Antes de hacer la corrección debe haber certeza de que el hermano realmente está cometiendo un grave error. No se trata de molestarle la existencia a las personas, porque como bien decía el teólogo moralista Sabatino Mayorano: “La gente ya la tiene suficientes problemas como para que nosotros le amarguemos más la vida con nuestros moralismos”.

Para corregir fraternalmente a una persona, el evangelio propone la siguiente pedagogía: Primero se llama a solas y se le dirige la observación. Se busca hacer que la persona piense, reflexione y descubra su error para que luego opte por un camino distinto y mejore su vida. Si se logra el objetivo, demos gracias a Dios: “Hemos salvado al hermano”.

Si no se logra el objetivo, la observación será dirigida por parte de dos o tres personas para que quien es objeto de la corrección descubra que no se trata de envidias o ganas de molestar, sino de verdaderos problemas que pueden malograr su vida, su familia o su comunidad. Si se logra el objetivo, demos gracias a Dios: “Hemos salvado al hermano”.

Si todavía no se logra el objetivo se debe recurrir a la comunidad para que la persona sienta un peso mayor, reflexione y cambie de actitud. Si se logra el objetivo, demos gracias a Dios: “Hemos salvado al hermano”. Si no se logra el objetivo la comunidad tiene el derecho y él deber de excluirlo. Esto es válido tanto para los amigos, para las empresas, para la Iglesia universal y como para la Iglesia doméstica, o sea la familia.

Vemos cómo a muchas personas se les brindan todas las posibilidades para que mejoren pero no lo hacen. Hay quienes que no quieren trabajar, no quieren estudiar, no aportan, pero exigen todo. Hay personas con vicios graves como la pereza, la infidelidad, la drogadicción o el alcoholismo, y que aún brindándosele todos los medios profesionales, afectivos y todo el apoyo, no ponen de su parte para regenerarse.

Según el Evangelio y la opinión de muchos psicólogos y psiquiatras, a estas personas hay que cerrarles las puertas, excluirlas del círculo de amigos, de la comunidad, de la familia, de la iglesia, para obligarlas a pensar y optar por un camino distinto. Excluirlas no es condenarlas, puede ser el último recurso para que recapaciten, sabiendo que las puertas las encontrarán abiertas si de verdad quieren ser mejores seres humanos.

Si se trata de personas con graves problemas mentales y sin la capacidad suficiente para reflexionar, reconocer sus errores y cambiar, según sea el diagnóstico médico especializado, se debe buscar una clínica psiquiátrica para tratarlas más de cerca y evitarle problemas a la sociedad, porque pueden ser un peligro. Y de estos locos hay muchos sueltos en nuestras calles y tal vez en nuestras casas o comunidades.

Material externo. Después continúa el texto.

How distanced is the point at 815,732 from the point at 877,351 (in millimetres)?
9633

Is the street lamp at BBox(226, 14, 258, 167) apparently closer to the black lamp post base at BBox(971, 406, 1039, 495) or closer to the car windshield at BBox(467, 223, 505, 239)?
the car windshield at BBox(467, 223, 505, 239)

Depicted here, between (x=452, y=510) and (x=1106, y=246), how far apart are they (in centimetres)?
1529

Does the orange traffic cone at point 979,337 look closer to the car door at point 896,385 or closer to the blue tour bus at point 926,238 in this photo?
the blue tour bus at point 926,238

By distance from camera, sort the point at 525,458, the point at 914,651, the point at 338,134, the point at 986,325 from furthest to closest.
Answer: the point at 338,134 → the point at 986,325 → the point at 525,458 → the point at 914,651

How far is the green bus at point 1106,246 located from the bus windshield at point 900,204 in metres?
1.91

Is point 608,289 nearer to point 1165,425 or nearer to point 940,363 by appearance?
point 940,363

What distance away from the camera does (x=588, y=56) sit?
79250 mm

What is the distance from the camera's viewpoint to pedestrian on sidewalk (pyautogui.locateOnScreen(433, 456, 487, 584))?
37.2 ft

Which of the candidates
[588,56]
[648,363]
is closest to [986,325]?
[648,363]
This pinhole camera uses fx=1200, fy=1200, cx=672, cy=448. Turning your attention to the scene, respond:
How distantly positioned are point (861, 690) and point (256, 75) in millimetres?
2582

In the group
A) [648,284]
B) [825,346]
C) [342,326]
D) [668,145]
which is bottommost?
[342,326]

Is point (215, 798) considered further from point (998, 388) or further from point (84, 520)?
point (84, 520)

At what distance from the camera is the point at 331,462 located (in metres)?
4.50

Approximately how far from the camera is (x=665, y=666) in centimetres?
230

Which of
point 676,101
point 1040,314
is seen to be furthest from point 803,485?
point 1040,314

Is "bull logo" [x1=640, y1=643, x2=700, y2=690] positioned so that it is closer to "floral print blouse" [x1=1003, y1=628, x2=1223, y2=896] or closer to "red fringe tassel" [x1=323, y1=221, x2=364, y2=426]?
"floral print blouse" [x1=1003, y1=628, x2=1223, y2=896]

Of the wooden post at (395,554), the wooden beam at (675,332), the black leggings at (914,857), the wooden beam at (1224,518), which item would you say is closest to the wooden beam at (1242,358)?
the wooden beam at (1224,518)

Recordemos que todos debemos tener la disposición tanto para hacer una observación fraterna a un hermano nuestro como para que nos la hagan y sigan con nosotros el mismo conducto regular. Todo esto nos debe llevar a formar una iglesia en comunión de Amor, con espacios para celebrar, orar y reconciliar. Espacios en los cuales se desaten las cadenas del pecado y de la muerte que habitan en nosotros y tengamos la oportunidad de experimentar a Cristo como salvador, que se hace presente cuando dos o más (comunidad) nos reunimos en su nombre.